Making terraces profitable  

Making terraces economically viable is crucial to gaining the full benefits of the biodiversity and other ecosystem services they can support, argues Mauro Varotto, geography professor at Padua university, who has taken students to visit restored terraces in Valbrenta as part of their fieldwork. 

 "Today's healthiest terraces [in Europe] are those dedicated to the production of wine because it covers the high labor costs involved in their maintenance," said Varotto.  He estimates that about three quarters of the 320 hectares (790 acres) of terraces that once covered the Brenta valley have disappeared under vegetation.  
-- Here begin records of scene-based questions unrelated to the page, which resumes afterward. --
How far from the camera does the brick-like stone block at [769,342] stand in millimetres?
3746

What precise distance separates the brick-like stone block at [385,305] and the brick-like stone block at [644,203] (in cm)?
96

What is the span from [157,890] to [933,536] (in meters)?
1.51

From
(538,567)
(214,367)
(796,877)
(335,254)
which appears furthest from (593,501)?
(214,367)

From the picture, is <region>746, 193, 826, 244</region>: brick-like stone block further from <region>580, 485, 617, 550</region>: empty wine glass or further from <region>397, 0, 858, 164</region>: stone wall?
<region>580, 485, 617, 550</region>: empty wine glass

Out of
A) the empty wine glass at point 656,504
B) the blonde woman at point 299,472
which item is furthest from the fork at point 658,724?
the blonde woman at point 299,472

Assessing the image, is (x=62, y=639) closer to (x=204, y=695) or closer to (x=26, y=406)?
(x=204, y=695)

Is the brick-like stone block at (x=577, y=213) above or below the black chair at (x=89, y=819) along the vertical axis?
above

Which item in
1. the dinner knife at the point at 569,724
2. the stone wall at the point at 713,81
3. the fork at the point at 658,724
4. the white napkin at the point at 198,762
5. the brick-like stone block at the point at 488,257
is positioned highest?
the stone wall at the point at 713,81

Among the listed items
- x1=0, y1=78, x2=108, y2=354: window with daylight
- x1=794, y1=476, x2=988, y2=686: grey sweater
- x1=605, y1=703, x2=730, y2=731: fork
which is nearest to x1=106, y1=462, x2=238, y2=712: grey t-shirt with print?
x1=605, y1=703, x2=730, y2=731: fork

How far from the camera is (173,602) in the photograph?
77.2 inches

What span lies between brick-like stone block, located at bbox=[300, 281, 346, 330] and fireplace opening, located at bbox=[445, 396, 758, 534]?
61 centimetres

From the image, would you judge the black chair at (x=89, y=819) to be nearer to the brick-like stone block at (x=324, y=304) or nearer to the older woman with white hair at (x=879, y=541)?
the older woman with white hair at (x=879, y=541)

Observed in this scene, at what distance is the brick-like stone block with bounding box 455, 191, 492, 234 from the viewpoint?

Grapes vines, terraced agriculture, Italy
Zonta's vines on her adopted terraceImage: Guia Baggi/DW

In Valbrenta, Zonta witnesses each day how abundant in life the terraces can be. Morning often finds a roe deer sleeping in her adopted terrace. She is growing ancient and rare varieties of peach, peas, vines, and saffron, and does not use pesticides or industrial fertilizers. Zonta says she feels proud when she sees bees buzzing around her crops. 

She hopes her organization's efforts to revive terraces will also have a positive impact on the local economy as well as the environment. As well as numerous educational and cultural projects, she and other terrace-adopters are establishing a business to sell saffron, fruit, and vegetables from the local terraces. "We want people to return to live the valley," she says.